● **Try it**
Output only these lines, set down exactly: the one containing "kingdom: Animalia" and each line after it through the end of the records.

(Saved entries)

● ● ● ● ● ● ●

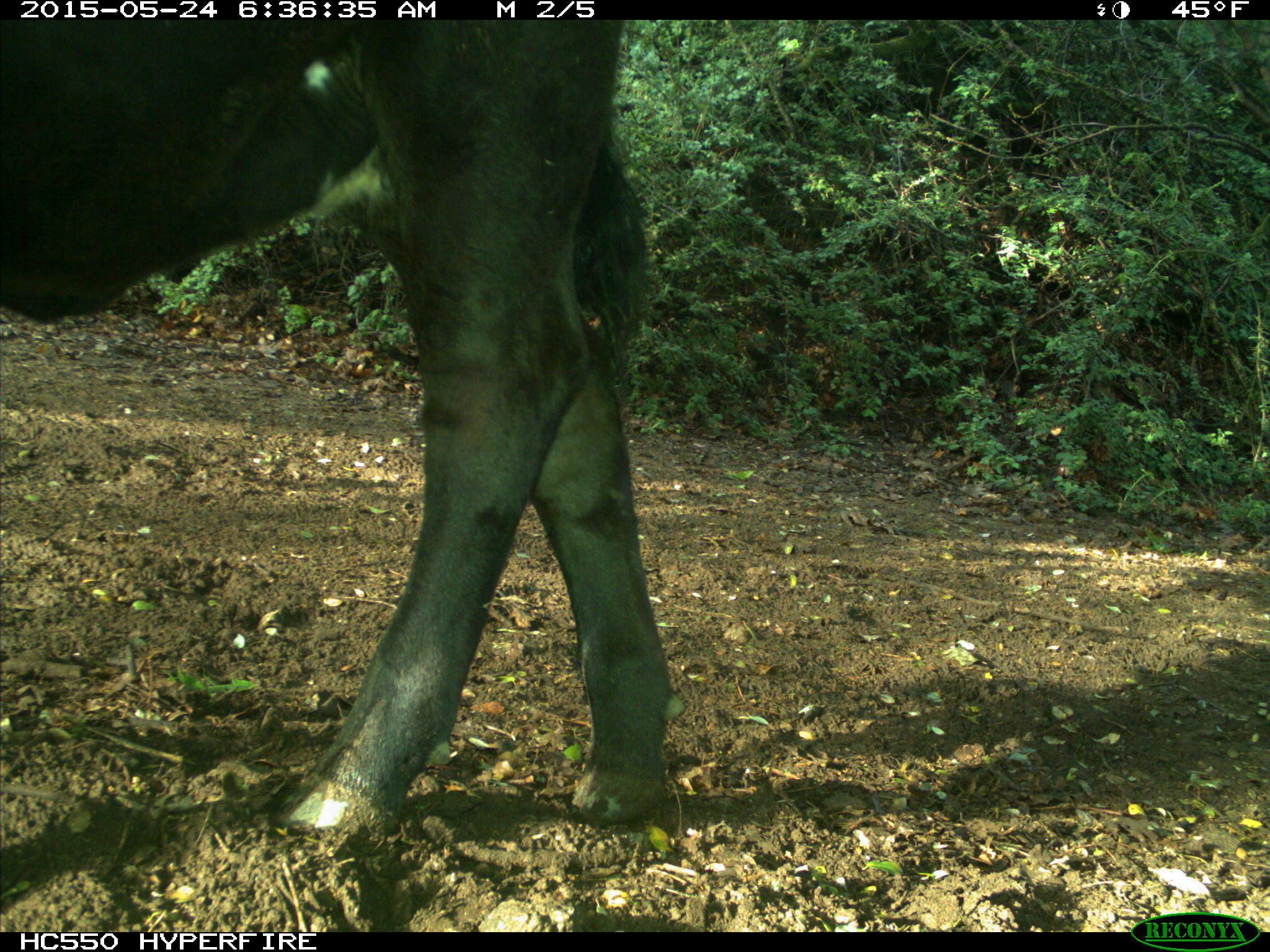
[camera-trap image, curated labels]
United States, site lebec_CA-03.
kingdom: Animalia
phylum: Chordata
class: Mammalia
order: Artiodactyla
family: Bovidae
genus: Bos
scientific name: Bos taurus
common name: domestic cow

● ● ● ● ● ● ●

● **Exercise response**
kingdom: Animalia
phylum: Chordata
class: Mammalia
order: Artiodactyla
family: Bovidae
genus: Bos
scientific name: Bos taurus
common name: domestic cow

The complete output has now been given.